Three of Trump’s TikTok videos have featured either wrestler Logan Paul or his brother, boxer Jake Paul, both of whom started as YouTubers before getting into podcasts, energy drinks and combat sports. But even beyond TikTok, Trump has worked to deploy his own kind of star power with help from sports and internet celebrities that his team says could mobilize the young male voters of the Republican base.

Trump played 18 holes at his golf club in Bedminster, N.J., with the 30-year-old pro golfer Bryson DeChambeau for an hour-long video last month that was briefly among the top trending on YouTube, where it has been viewed more than 10 million times.

On Monday, Trump also joined the video game streamer Adin Ross for an interview broadcast live from Mar-a-Lago, the former president’s club in Palm Beach, Fla.

“I love having a young audience,” Trump told Ross as roughly 300,000 people watched online. “My son Barron says hello, by the way. He's a big fan of yours.”

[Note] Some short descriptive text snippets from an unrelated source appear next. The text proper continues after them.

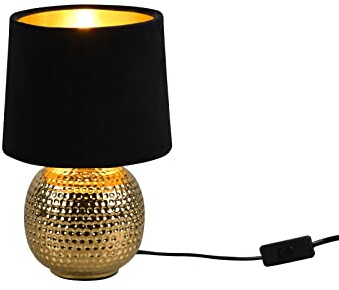 Tischleuchte mit Keramikfuß Gold und Samtschirm Schwarz, Höhe 26cm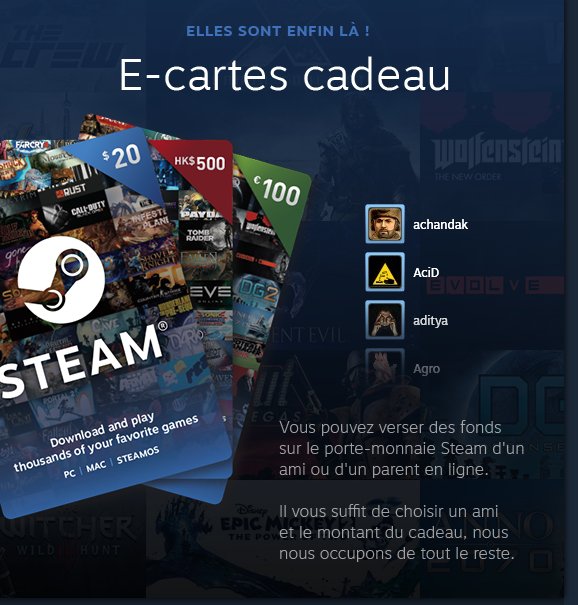ValveFrance's tweet photo. Nouveau sur Steam, les e-cartes cadeau !! Offrir un crédit porte-monnaie Steam en ligne est maintenant possible grâce aux e-cartes cadeau ! https://t.co/vQorrklQog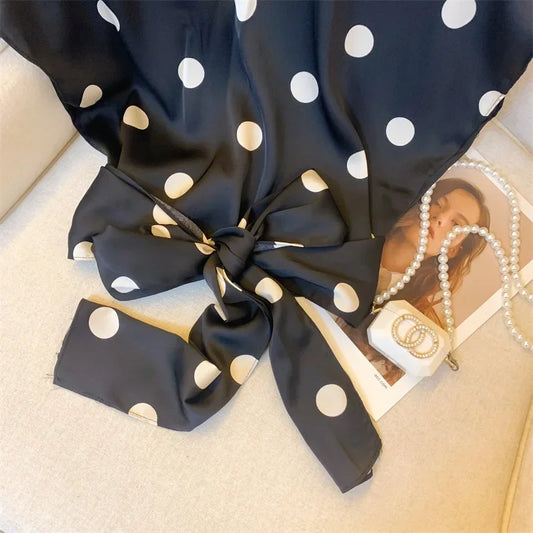 Elegant Polka Dot Tie Front Blouse – Women’s Retro V-Neck Waist Tie Top | French Chic Lightweight Luxury Blouse | Modern Blend Boutique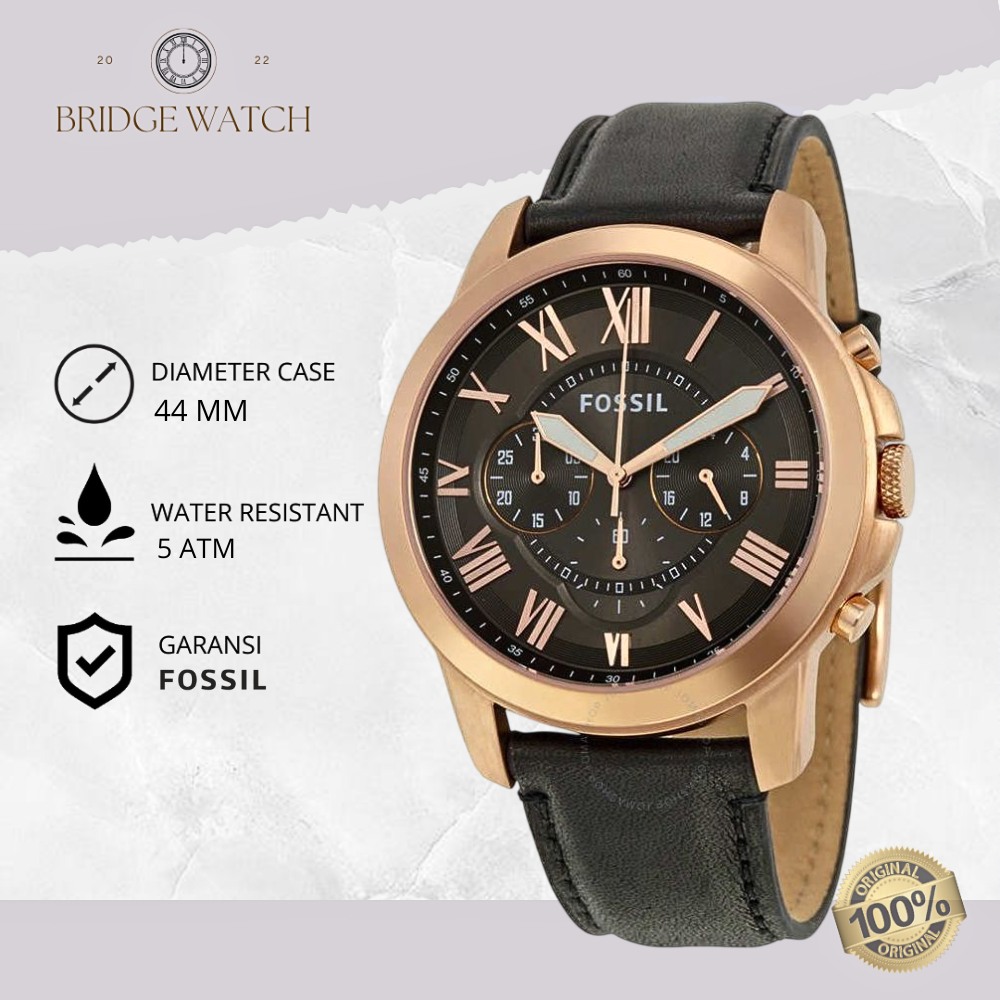 Jam Tangan Pria Fossil FS5085 Grant Chronograph Leather Strap Kulit Hitam Casual Original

After the interview, Trump and Ross, aged 78 and 23, respectively, danced with each other on camera next to a Tesla Cybertruck wrapped with a photo from the former president’s assassination attempt, which Ross said was his gift to Trump. “We’re going to keep TikTok going. Whereas Biden and Harris, they have no idea what it means,” Trump said to one of the recording phones.

Within minutes of the live stream ending, the video appeared on his TikTok, where it has been viewed 27 million times. “I [don’t] see how anyone can hate this man,” one commenter said.